Information about criminal convictions, offences, or a sufficiently specific allegation against a named person also needs a separate legal condition. A crime-related recognised legitimate interest does not remove that requirement. Recording that an applicant is suspected of forgery may be covered even without a conviction.
Marketing emails and text messages have separate rules. Ordinary legitimate interests may cover the use of personal data, but do not automatically permit the message. Marketing emails or texts to individuals usually need consent unless the precise existing-customer exception applies. See the ICO guidance on electronic-mail marketing. A repair appointment or rent statement is a service message, but adding a promotion may change that.

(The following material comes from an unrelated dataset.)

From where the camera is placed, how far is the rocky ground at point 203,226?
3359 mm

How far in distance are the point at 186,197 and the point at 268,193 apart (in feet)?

Do not let software make a significant decision, such as automatically rejecting or blocking an applicant, without checking the special rules. A staff member merely clicking “approve” is not a genuine human review. If there is no meaningful human involvement, explain the result and let the person give their side, request a real human review and challenge the decision. Do not use recognised legitimate interests for such a decision. If sensitive information contributes to it, obtain specialist advice before proceeding. See the ICO material on automated decision-making before using automated screening.
Ask suppliers which separate organisations, staff, and subcontractors can access personal data and from which countries. Overseas access by a separate organisation can count as an international transfer even where the server is in the UK. Before using the service, ask the supplier to identify the legal protection and provide evidence. If you choose an overseas supplier directly, obtain specialist advice. “UK hosted” is not enough if overseas staff can log in. See the ICO guide to international transfers.
If you want to use existing information for a materially different reason, first assess whether the new purpose is compatible with the original reason for collection and identify a lawful basis for it. Then update your privacy information where required.
A small landlord may only need a table listing the purpose, data, controller, basis, reason, recipients and review date. Agents and larger portfolio landlords will usually need fuller records because they have more staff, suppliers and processing activities.
For ordinary legitimate interests, keep the purpose, necessity and balancing assessment. For recognised legitimate interests, record the listed condition and why the use was necessary. Privacy information should match what actually happens, including sharing, marketing, automated decisions and overseas access.
Most everyday letting work will rely on contract, legal obligation or ordinary legitimate interests. Consent has a smaller role because applicants and tenants often lack a real choice. Vital interests and public task are narrow.
Recognised legitimate interests is useful for specified public-interest situations, not as a shortcut for normal business. Start with the purpose, identify who controls the use, choose and record the basis before acting, collect only what is needed and review the decision when anything changes.